Steel City Stands Up

taken from Facebook

The energy in the car was static, nervous, and without warning, apt to transform itself spontaneously into conversations about videoconference pornography. When rare instances of silence were broken, one would call out something like, “We’ve got this,” or, “We can do this,” followed by groans and mutterings of agreement from the rest. There I was, one dork journalist sandwiched between four comedians hurtling northbound on I-25 from Pueblo. Had anyone been naked at the time, it would have been easy to assume that this was just another one of those dreams.

Having the opportunity to accompany members of Steel City Stand Up (Garret Waller, John Brown, Liz Benfield, and Charley McMullen) to Loonees Comedy Club was an experience that had the potential to get weird if things went south. After all, the members of this Pueblo-based comedic guild were headed to the Colorado Springs comedy club for a very serious gauntlet. What if one of these comedians truly bombed? I was there to review them, and they were my only ride home. Foreseeing the possibility of an eternally awkward trip back to Pueblo, I adopted a one-night mantra: “Please kick ass.”

Garret Waller entered into the stage lights and immediately took aim on his physically obvious affinity for the fast-food culture. Nonetheless, I am purposefully avoiding the use of blanket phrases like “self-depreciating humor.” Waller is no one-trick-pony; the Garret Waller pony can teach other ponies telepathy. Like a palm reader, he gave the room exactly what it wanted (but didn’t know it wanted) to hear.

Ending his set balancing with one hand on the floor in a stance somewhere between a linebacker and a Playboy bunny, Waller was making me and everyone else in the room cry. Thanks were silently whispered heavenward, but John Brown had to follow this. Please kick ass.

John Brown, in contrast to Garret, commanded his audience to follow him. While his confrontational cadence is reminiscent of the comedy of Louis C.K, his routine was anything but contrived. Having spent his formative years as a professional clown that was married to (and subsequently divorced from) another professional clown, his life experiences alone are the ingredients for an inimitable comedic jambalaya.

Burning through riffs on clown sex, the ability of large shoes to deter child molestation charges, and clown divorce, his act was far from what you would expect from circus humor. In short, and thankfully, Mr. Brown nailed it to the wall.

Following this, Liz Benfield took to the stage with an obvious air of nervousness. Was she going to crack? Please, Liz, put your foot to these glutes.

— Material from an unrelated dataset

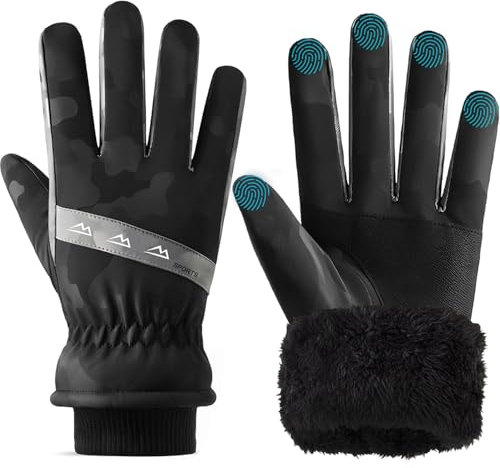Handschuhe Herren Damen, Winter Warm Winterhandschuhe Touchscreen Handschuhe Verdicktes Fleece Winddicht Wasserdicht rutschfest Sporthandschuhe Skihandschuhe für Radfahren, Laufen, Skifahren, Wandern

Benfield’s style directly challenged the crowd’s senses of socio-sexual taboo while wearing a smile that one could possibly trademark. Occasionally glancing at hand scrawled notes, Benfield ping-ponged her material around topics of bestiality, Easter, vibrators, and the wholesale exploitation of Dr. Martin Luther King’s legacy. While the scope of her material was topically vast, Benfield was serving to a crowd that was sharp enough to follow her. Benfield left Charley McMullen on his own to counter her obvious virtuosity. Charley, you are the final Steel City Comic. Please kick ass.

McMullen took to the stage with a full deck of politically-driven/absurdist material. In his characteristically deadpan style, McMullen dealt hilarious observations skewering the tenets of fundamental social conservatism in a city that famously provides harbor to groups like Focus On The Family. Identifying the irony of egg-throwing by anti-abortion activists, his style was reminiscent of a sober version of Bill Hicks in his earlier days. This was a wonderful thing.

Whether from laughter or relief (or a combination of both) this writer may or may not have jean-peed just a little bit here and there throughout the course of the night. The car on our ride home was jammed with humanity and the exhaust of accomplishment.

When the applause set and the crowd favorites were announced, Garrett Waller and John Brown rose as victors. This distinction marked a shining achievement for this pantheon of piss-provoking poets. All of them, without pander or predetermined praise, did Pueblo positively proud. All alliteration aside, one could not be more thankful that this was the case.